Compute the parameter differences of two input weighted samples. The parameters of the difference samples are related to the parameters of the input samples, \(\theta_1\) and \(\theta_2\) by:

\[\Delta \theta \equiv \theta_1 - \theta_2\]

This function does not assume Gaussianity of the chain. This functions does assume that the parameter determinations from the two chains (i.e. the underlying data sets) are uncorrelated. Do not use this function for chains that are correlated.

Parameters:
  • samples_1WeightedSamples first input weighted samples with \(n_1\) samples.
  • samples_2WeightedSamples second input weighted samples with \(n_2\) samples.
  • boost – (optional) boost the number of samples in the difference. By default the length of the difference samples will be the length of the longest one.
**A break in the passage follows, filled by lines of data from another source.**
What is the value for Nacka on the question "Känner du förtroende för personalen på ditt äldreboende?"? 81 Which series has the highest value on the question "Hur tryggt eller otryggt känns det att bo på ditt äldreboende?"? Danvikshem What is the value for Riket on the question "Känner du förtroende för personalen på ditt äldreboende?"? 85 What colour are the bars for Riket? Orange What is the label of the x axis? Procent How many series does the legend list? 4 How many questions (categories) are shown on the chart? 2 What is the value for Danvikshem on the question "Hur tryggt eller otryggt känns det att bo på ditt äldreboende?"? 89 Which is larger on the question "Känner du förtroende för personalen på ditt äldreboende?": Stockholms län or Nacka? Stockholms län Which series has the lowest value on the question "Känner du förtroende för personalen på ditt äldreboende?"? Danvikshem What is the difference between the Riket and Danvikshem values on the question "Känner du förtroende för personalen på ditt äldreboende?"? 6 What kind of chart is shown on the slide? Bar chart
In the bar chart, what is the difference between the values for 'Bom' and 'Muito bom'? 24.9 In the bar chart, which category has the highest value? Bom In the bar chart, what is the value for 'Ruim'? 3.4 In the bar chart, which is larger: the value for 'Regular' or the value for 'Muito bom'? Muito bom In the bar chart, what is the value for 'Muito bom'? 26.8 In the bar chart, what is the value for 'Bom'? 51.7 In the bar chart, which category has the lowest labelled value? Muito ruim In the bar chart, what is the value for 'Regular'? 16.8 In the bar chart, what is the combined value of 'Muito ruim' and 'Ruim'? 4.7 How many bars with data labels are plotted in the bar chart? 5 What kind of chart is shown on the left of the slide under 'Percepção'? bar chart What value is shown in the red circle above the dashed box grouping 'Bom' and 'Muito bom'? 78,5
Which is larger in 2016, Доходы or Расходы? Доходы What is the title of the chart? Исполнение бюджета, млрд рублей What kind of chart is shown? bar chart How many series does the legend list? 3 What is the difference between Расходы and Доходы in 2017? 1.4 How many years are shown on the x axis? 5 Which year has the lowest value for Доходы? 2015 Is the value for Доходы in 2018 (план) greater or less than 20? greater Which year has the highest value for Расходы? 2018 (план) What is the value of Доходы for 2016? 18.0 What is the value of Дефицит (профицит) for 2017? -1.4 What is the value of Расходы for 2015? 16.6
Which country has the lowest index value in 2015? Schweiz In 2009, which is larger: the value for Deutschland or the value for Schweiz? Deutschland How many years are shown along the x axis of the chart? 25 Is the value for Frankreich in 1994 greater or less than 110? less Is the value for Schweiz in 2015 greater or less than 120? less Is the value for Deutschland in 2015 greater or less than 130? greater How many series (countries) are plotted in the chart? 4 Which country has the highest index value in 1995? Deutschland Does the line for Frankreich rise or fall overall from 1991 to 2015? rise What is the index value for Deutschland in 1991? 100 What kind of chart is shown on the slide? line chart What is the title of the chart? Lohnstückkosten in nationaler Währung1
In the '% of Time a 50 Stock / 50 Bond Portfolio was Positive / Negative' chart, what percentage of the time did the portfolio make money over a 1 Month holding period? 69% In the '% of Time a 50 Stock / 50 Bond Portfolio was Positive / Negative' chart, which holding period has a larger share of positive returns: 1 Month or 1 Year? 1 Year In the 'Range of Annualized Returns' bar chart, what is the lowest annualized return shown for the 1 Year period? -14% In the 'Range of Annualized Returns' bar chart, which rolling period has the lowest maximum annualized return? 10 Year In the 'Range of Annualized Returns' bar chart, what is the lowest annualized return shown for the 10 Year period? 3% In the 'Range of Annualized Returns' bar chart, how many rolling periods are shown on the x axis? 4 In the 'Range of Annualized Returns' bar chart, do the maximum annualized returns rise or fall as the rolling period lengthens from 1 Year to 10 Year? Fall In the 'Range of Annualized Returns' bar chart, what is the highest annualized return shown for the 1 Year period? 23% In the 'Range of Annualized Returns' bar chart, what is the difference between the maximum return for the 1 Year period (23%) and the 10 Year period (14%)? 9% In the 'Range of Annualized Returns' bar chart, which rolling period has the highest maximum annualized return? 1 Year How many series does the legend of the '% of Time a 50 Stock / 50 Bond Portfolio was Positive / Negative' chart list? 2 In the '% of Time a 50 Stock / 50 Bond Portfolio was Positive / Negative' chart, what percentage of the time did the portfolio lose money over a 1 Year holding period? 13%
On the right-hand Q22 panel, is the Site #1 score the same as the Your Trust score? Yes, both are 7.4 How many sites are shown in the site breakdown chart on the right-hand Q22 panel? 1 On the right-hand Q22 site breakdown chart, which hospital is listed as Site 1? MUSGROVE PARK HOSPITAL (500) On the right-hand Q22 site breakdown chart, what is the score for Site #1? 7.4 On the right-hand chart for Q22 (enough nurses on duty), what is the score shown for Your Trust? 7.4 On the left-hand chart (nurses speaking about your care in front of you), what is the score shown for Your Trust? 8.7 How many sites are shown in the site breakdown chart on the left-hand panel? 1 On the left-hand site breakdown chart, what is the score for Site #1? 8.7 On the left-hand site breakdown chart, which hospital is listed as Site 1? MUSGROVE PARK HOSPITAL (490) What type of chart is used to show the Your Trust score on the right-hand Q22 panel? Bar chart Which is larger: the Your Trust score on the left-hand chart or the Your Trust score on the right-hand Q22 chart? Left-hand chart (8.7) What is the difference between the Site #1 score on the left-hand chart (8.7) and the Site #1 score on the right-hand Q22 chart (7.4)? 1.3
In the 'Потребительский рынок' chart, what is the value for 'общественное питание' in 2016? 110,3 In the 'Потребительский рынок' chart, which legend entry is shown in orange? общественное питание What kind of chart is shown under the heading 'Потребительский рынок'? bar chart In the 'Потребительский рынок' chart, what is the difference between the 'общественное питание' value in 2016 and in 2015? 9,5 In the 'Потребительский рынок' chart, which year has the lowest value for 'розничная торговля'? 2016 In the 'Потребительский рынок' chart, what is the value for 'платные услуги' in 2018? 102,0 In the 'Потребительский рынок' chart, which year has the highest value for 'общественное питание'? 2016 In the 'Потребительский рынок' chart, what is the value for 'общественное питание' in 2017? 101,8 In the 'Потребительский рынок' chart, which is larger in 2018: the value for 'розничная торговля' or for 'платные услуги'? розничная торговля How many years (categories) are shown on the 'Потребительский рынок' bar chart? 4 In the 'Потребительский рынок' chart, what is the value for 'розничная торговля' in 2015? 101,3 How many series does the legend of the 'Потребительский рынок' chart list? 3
Given two samples the full difference samples can contain \(n_1\times n_2\) samples but this is usually prohibitive for realistic chains. The boost parameters wil increase the number of samples to be \({\rm boost}\times {\rm max}(n_1,n_2)\). Default boost parameter is one. If boost is None the full difference chain is going to be computed (and will likely require a lot of memory and time).
  • indexes_1 – (optional) array with the indexes of the parameters to use for the first samples. By default this tries to use all parameters.
  • indexes_2 – (optional) array with the indexes of the parameters to use for the second samples. By default this tries to use all parameters.
Returns:

WeightedSamples the instance with the parameter difference samples.